Hitchens had a reputation for being an internationalist. Yet someone who gets excited by mass murder—and then invokes that excitement, to a waiting audience, as an explanation of his support for mass murder—is not an internationalist. He is a narcissist, the most provincial spirit of all.

Hitchens was obviously more urbane and well-written than the average neocon faux-warrior, but he was also often more vindictive and barbaric about his war cheerleading. One of the only writers with the courage to provide the full picture of Hitchens upon his death was Gawker‘s John Cook, who — in an extremely well-written and poignant obituary – detailed Hitchens’ vehement, unapologetic passion for the attack on Iraq and his dismissive indifference to the mass human suffering it caused, accompanied by petty contempt for those who objected (he denounced the Dixie Chicks as being “sluts” and “fucking fat slags” for the crime of mildly disparaging the Commander-in-Chief). As Cook put it: “it must not be forgotten in mourning him that he got the single most consequential decision in his life horrifically, petulantly wrong”; indeed: “People make mistakes. What’s horrible about Hitchens’ ardor for the invasion of Iraq is that he clung to it long after it became clear that a grotesque error had been made.”
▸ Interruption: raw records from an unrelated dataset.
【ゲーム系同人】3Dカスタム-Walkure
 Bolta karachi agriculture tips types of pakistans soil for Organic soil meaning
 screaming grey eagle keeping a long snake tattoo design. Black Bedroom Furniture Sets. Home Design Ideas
Subordinating his brave and intellectually rigorous defense of atheism, Hitchens’ glee over violence, bloodshed, and perpetual war dominated the last decade of his life. Dennis Perrin, a friend and former protégée of Hitchens, described all the way back in 2003 how Hitchens’ virtues as a writer and thinker were fully swamped by his pulsating excitement over war and the Bush/Cheney imperial agenda:

I can barely read him anymore. His pieces in the Brit tabloid The Mirror and in Slate are a mishmash of imperial justifications and plain bombast; the old elegant style is dead. His TV appearances show a smug, nasty scold with little tolerance for those who disagree with him. He looks more and more like a Ralph Steadman sketch. And in addition to all this, he’s now revising what he said during the buildup to the Iraq war.

In several pieces, including an incredibly condescending blast against Nelson Mandela, Hitch went on and on about WMD, chided readers with “Just you wait!” and other taunts, fully confident that once the U.S. took control of Iraq, tons of bio/chem weapons and labs would be all over the cable news nets–with him dancing a victory jig in the foreground. Now he says WMD were never a real concern, and that he’d always said so. It’s amazing that he’d dare state this while his earlier pieces can be read at his website. But then, when you side with massive state power and the cynical fucks who serve it, you can say pretty much anything and the People Who Matter won’t care.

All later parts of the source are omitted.